* **The data**:
════════

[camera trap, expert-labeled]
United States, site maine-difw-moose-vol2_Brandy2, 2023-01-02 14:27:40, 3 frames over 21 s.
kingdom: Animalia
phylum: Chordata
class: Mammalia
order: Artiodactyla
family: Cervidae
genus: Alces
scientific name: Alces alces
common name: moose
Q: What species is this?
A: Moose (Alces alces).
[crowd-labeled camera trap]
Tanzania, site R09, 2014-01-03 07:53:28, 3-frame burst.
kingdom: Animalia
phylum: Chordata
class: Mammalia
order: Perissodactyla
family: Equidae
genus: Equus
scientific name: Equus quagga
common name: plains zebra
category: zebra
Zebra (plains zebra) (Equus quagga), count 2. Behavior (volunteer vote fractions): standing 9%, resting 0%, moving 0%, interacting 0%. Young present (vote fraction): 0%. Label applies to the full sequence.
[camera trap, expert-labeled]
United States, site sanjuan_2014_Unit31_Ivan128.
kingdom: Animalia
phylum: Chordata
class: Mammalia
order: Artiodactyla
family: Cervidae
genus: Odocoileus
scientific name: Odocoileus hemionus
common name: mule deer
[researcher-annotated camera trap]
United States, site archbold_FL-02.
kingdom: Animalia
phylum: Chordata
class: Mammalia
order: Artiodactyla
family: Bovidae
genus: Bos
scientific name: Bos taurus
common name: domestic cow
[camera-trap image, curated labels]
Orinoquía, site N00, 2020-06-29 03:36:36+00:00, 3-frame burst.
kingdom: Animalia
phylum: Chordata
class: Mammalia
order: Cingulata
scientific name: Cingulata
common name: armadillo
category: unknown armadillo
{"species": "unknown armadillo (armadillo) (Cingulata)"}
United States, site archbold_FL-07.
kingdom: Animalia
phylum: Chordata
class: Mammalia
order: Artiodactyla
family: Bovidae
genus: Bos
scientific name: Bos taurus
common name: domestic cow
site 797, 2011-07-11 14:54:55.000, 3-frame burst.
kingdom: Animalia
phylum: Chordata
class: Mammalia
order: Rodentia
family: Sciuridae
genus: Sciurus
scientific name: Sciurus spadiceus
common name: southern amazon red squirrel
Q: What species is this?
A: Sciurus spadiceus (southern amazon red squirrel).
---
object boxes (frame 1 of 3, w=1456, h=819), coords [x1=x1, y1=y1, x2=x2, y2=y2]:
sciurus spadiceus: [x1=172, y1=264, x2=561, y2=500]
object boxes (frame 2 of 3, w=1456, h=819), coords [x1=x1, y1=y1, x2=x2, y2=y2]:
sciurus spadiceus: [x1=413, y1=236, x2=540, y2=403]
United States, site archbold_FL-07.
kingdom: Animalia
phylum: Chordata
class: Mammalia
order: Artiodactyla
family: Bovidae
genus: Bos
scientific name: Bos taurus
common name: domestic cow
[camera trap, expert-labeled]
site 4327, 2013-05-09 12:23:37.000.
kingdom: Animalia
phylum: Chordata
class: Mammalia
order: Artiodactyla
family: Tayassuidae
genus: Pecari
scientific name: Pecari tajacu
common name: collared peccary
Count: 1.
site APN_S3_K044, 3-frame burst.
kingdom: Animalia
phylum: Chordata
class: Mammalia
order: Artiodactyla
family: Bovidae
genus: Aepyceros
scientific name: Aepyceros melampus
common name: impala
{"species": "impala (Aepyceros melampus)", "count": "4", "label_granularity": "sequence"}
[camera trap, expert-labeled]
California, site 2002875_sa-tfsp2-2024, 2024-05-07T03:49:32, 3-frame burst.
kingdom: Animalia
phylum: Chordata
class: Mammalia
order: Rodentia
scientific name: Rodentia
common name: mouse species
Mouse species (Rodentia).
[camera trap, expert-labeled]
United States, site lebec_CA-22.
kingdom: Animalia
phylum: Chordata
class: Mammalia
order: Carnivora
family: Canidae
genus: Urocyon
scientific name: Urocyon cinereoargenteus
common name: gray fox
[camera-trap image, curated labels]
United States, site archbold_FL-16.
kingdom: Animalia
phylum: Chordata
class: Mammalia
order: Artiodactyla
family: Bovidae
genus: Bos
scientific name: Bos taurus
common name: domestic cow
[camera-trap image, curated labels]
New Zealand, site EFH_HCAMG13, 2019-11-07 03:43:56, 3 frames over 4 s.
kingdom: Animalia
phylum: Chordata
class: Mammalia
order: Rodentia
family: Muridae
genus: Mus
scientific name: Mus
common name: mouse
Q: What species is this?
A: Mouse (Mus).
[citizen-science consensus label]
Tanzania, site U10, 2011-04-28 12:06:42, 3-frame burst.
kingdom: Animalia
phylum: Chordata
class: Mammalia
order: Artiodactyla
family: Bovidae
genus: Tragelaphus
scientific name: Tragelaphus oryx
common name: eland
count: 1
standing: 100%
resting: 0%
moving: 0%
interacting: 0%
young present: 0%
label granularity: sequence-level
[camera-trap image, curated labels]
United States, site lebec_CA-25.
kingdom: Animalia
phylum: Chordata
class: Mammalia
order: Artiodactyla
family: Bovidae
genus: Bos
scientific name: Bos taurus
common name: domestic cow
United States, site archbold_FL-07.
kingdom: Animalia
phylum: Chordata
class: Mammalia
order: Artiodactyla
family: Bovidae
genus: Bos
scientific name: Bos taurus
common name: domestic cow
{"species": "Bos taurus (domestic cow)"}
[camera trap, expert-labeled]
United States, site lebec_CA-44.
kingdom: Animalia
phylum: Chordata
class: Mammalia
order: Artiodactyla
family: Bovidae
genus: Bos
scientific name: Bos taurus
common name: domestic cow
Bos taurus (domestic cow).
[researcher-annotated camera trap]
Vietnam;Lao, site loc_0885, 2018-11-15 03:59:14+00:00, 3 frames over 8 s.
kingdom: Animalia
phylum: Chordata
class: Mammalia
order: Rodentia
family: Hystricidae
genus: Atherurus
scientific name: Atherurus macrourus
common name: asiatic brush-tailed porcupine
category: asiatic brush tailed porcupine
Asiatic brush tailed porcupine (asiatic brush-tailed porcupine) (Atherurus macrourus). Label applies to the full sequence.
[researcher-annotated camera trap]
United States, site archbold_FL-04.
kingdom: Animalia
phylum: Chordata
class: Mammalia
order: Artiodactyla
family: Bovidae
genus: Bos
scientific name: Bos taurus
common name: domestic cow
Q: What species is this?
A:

════════

* **Exercise instructions**: All records shown above are to be output exactly.

* **Expected answer**:
[camera trap, expert-labeled]
United States, site maine-difw-moose-vol2_Brandy2, 2023-01-02 14:27:40, 3 frames over 21 s.
kingdom: Animalia
phylum: Chordata
class: Mammalia
order: Artiodactyla
family: Cervidae
genus: Alces
scientific name: Alces alces
common name: moose
Q: What species is this?
A: Moose (Alces alces).
[crowd-labeled camera trap]
Tanzania, site R09, 2014-01-03 07:53:28, 3-frame burst.
kingdom: Animalia
phylum: Chordata
class: Mammalia
order: Perissodactyla
family: Equidae
genus: Equus
scientific name: Equus quagga
common name: plains zebra
category: zebra
Zebra (plains zebra) (Equus quagga), count 2. Behavior (volunteer vote fractions): standing 9%, resting 0%, moving 0%, interacting 0%. Young present (vote fraction): 0%. Label applies to the full sequence.
[camera trap, expert-labeled]
United States, site sanjuan_2014_Unit31_Ivan128.
kingdom: Animalia
phylum: Chordata
class: Mammalia
order: Artiodactyla
family: Cervidae
genus: Odocoileus
scientific name: Odocoileus hemionus
common name: mule deer
[researcher-annotated camera trap]
United States, site archbold_FL-02.
kingdom: Animalia
phylum: Chordata
class: Mammalia
order: Artiodactyla
family: Bovidae
genus: Bos
scientific name: Bos taurus
common name: domestic cow
[camera-trap image, curated labels]
Orinoquía, site N00, 2020-06-29 03:36:36+00:00, 3-frame burst.
kingdom: Animalia
phylum: Chordata
class: Mammalia
order: Cingulata
scientific name: Cingulata
common name: armadillo
category: unknown armadillo
{"species": "unknown armadillo (armadillo) (Cingulata)"}
United States, site archbold_FL-07.
kingdom: Animalia
phylum: Chordata
class: Mammalia
order: Artiodactyla
family: Bovidae
genus: Bos
scientific name: Bos taurus
common name: domestic cow
site 797, 2011-07-11 14:54:55.000, 3-frame burst.
kingdom: Animalia
phylum: Chordata
class: Mammalia
order: Rodentia
family: Sciuridae
genus: Sciurus
scientific name: Sciurus spadiceus
common name: southern amazon red squirrel
Q: What species is this?
A: Sciurus spadiceus (southern amazon red squirrel).
---
object boxes (frame 1 of 3, w=1456, h=819), coords [x1=x1, y1=y1, x2=x2, y2=y2]:
sciurus spadiceus: [x1=172, y1=264, x2=561, y2=500]
object boxes (frame 2 of 3, w=1456, h=819), coords [x1=x1, y1=y1, x2=x2, y2=y2]:
sciurus spadiceus: [x1=413, y1=236, x2=540, y2=403]
United States, site archbold_FL-07.
kingdom: Animalia
phylum: Chordata
class: Mammalia
order: Artiodactyla
family: Bovidae
genus: Bos
scientific name: Bos taurus
common name: domestic cow
[camera trap, expert-labeled]
site 4327, 2013-05-09 12:23:37.000.
kingdom: Animalia
phylum: Chordata
class: Mammalia
order: Artiodactyla
family: Tayassuidae
genus: Pecari
scientific name: Pecari tajacu
common name: collared peccary
Count: 1.
site APN_S3_K044, 3-frame burst.
kingdom: Animalia
phylum: Chordata
class: Mammalia
order: Artiodactyla
family: Bovidae
genus: Aepyceros
scientific name: Aepyceros melampus
common name: impala
{"species": "impala (Aepyceros melampus)", "count": "4", "label_granularity": "sequence"}
[camera trap, expert-labeled]
California, site 2002875_sa-tfsp2-2024, 2024-05-07T03:49:32, 3-frame burst.
kingdom: Animalia
phylum: Chordata
class: Mammalia
order: Rodentia
scientific name: Rodentia
common name: mouse species
Mouse species (Rodentia).
[camera trap, expert-labeled]
United States, site lebec_CA-22.
kingdom: Animalia
phylum: Chordata
class: Mammalia
order: Carnivora
family: Canidae
genus: Urocyon
scientific name: Urocyon cinereoargenteus
common name: gray fox
[camera-trap image, curated labels]
United States, site archbold_FL-16.
kingdom: Animalia
phylum: Chordata
class: Mammalia
order: Artiodactyla
family: Bovidae
genus: Bos
scientific name: Bos taurus
common name: domestic cow
[camera-trap image, curated labels]
New Zealand, site EFH_HCAMG13, 2019-11-07 03:43:56, 3 frames over 4 s.
kingdom: Animalia
phylum: Chordata
class: Mammalia
order: Rodentia
family: Muridae
genus: Mus
scientific name: Mus
common name: mouse
Q: What species is this?
A: Mouse (Mus).
[citizen-science consensus label]
Tanzania, site U10, 2011-04-28 12:06:42, 3-frame burst.
kingdom: Animalia
phylum: Chordata
class: Mammalia
order: Artiodactyla
family: Bovidae
genus: Tragelaphus
scientific name: Tragelaphus oryx
common name: eland
count: 1
standing: 100%
resting: 0%
moving: 0%
interacting: 0%
young present: 0%
label granularity: sequence-level
[camera-trap image, curated labels]
United States, site lebec_CA-25.
kingdom: Animalia
phylum: Chordata
class: Mammalia
order: Artiodactyla
family: Bovidae
genus: Bos
scientific name: Bos taurus
common name: domestic cow
United States, site archbold_FL-07.
kingdom: Animalia
phylum: Chordata
class: Mammalia
order: Artiodactyla
family: Bovidae
genus: Bos
scientific name: Bos taurus
common name: domestic cow
{"species": "Bos taurus (domestic cow)"}
[camera trap, expert-labeled]
United States, site lebec_CA-44.
kingdom: Animalia
phylum: Chordata
class: Mammalia
order: Artiodactyla
family: Bovidae
genus: Bos
scientific name: Bos taurus
common name: domestic cow
Bos taurus (domestic cow).
[researcher-annotated camera trap]
Vietnam;Lao, site loc_0885, 2018-11-15 03:59:14+00:00, 3 frames over 8 s.
kingdom: Animalia
phylum: Chordata
class: Mammalia
order: Rodentia
family: Hystricidae
genus: Atherurus
scientific name: Atherurus macrourus
common name: asiatic brush-tailed porcupine
category: asiatic brush tailed porcupine
Asiatic brush tailed porcupine (asiatic brush-tailed porcupine) (Atherurus macrourus). Label applies to the full sequence.
[researcher-annotated camera trap]
United States, site archbold_FL-04.
kingdom: Animalia
phylum: Chordata
class: Mammalia
order: Artiodactyla
family: Bovidae
genus: Bos
scientific name: Bos taurus
common name: domestic cow
Q: What species is this?
A:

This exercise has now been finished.